Por Diego Rodriguez de Silva Velázquez (1599- 1660), Santo Antonio Abade e São Paulo, O Eremita, pintura a óleo em tela, feita entre1635 e 1638, encontra-se no Museu do Prado, em Madri, Espanha

Em uma obra clássica na historiografia religiosa portuguesa, Silva Dias destacou a influência capucha, na segunda metade do século XVI, não só sobre as massas populares, sempre sensíveis às expressões sinceras de penitência e da humildade, mas a própria classe dirigente, por meio das casas de Bragança e de Aveiro . A Serra da Arrábida adquiria destaque na espiritualidade portuguesa, como se pode depreender de diversas fontes literárias: Frei Agostinho da Cruz, no século XVII, deixaria, pela sua poesia, o registro do significado da subida na montanha e vivência na Serra .
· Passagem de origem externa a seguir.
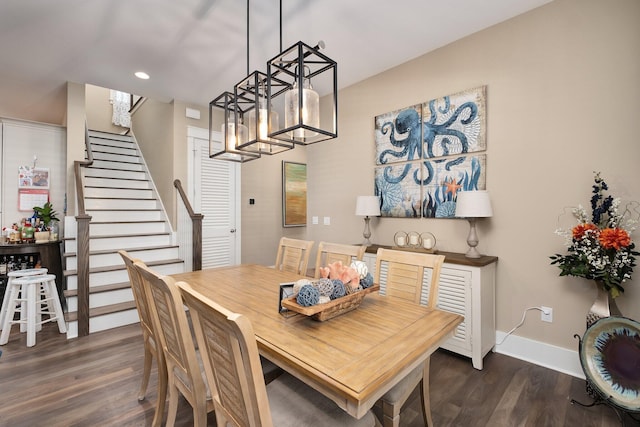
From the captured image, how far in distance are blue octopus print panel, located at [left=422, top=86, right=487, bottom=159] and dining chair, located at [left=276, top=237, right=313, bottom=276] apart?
153 cm

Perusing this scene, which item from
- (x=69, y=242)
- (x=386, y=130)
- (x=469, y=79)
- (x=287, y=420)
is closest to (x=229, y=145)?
(x=287, y=420)

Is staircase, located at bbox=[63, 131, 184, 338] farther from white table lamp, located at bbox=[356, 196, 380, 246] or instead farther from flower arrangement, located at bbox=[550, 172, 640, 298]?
flower arrangement, located at bbox=[550, 172, 640, 298]

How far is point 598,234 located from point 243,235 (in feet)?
14.8

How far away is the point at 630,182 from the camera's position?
2.04 metres

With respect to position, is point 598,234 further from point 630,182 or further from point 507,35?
point 507,35

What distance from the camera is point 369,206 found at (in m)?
3.29

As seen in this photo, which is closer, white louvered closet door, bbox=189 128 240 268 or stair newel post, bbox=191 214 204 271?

Outro centro eremítico em Portugal que ganharia fama e tornou-se tema de vários poemas foi o Convento de Santa Cruz do Bussaco , erigido na primeira metade do século XVII. O rigor ali praticado pelos religiosos projetaria uma imagem de santidade daqueles que por ali passavam.

Na Espanha, os franciscanos observantes desde o século XV já contavam com os seus eremitérios. As práticas de espiritualidade desenvolvidas ultrapassariam os muros dos conventos, influenciando inúmeros leigos. Famosos foram os locais de retiro de Salceda, Pastrana , Guadalajara, Escalona, Alcalá, Ocaña e Cifuentes, vistos como centros de santidade. Possivelmente, foram a partir deles que se difundiram algumas doutrinas que seriam apropriadas por leigos e outros religiosos, acusados de allumbrados ou recolhidos. Abertos aos interessados, religiosas e seculares, mulheres e homens, nesses primeiros centros surgiriam visionários, beatas milagreiras, profetas etc. Se nem todos os grupos foram ali formados, sabe-se contudo da influência exercida pela literatura franciscana sobre os espirituais. Frei Francisco de Osuna (ainda que escrevesse orientando que os leigos deviam ficar fora dessas práticas) foi acusado de allumbrado. A sua oração de recolhimento influenciaria muitos religiosos e leigos do século XVI.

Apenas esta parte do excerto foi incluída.